At the same time Carol and Sibyl are dancing around their perennial ‘will they won’t they’ question. I have to admit I am going to have to re-read the whole series (lucky me) to remember when they weren’t at odds. As usual Carol’s dedication to her career is a fundamental issue, but Sybil’s PTSD is also a major stumbling block. Aunt Sarah is her customary wonderful self, dying butterfly and all, while Madeline Shipley plays her usual stirring role as both a talk show host and an ex.
The cast is excellent as always and continue to provide the warmth of a family and friends that keeps Carol sane. Sydney and it’s magnificent harbour and clifftops again provides a stunning backdrop to the storyline. The whole is a wonderful example of an extended series which seems to float along, heartfelt, honest and complete in it’s own little microcosm.
I can’t tell you how delighted I was that Claire McNabb had managed to put out this final story despite the obstacles of Parkinson’s and poor health, and applaud Katherine V Forest for helping it happen. This is still very much a Claire McNabb, and, as mentioned by the author, having a former editor co-authoring meant an inbuilt and deep understanding of the characters and style of the series.
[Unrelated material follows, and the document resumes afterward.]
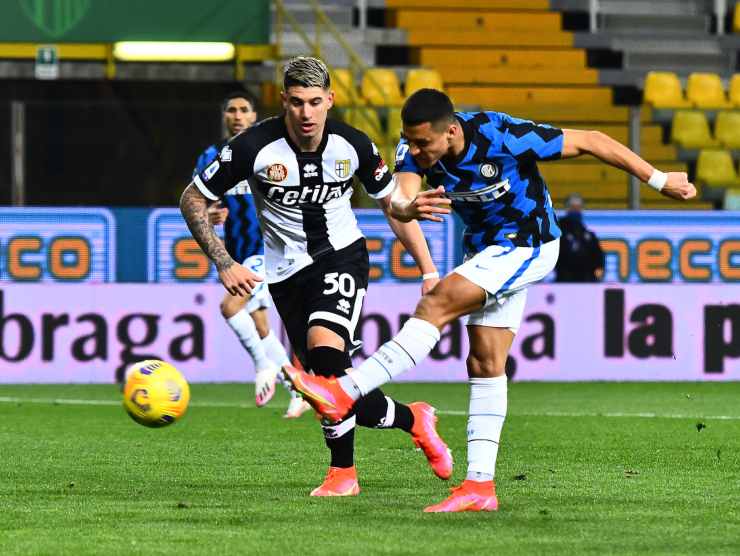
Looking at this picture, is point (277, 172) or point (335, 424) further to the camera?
point (277, 172)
As you would expect it is excellently written and edited, it is warm and fuzzy with the feeling of returning to old friends, resolving long held questions and tying up a myriad of loose ends. The Carol Ashton books, along with Forrest’s Delafied series, were the cornerstone of my lesbian reading in the late 80’s and 90’s. Between them they created the genre of the lesbian cop/crime series and I for one will always shower them with respect for being the ground breakers of lesbian fiction that they are.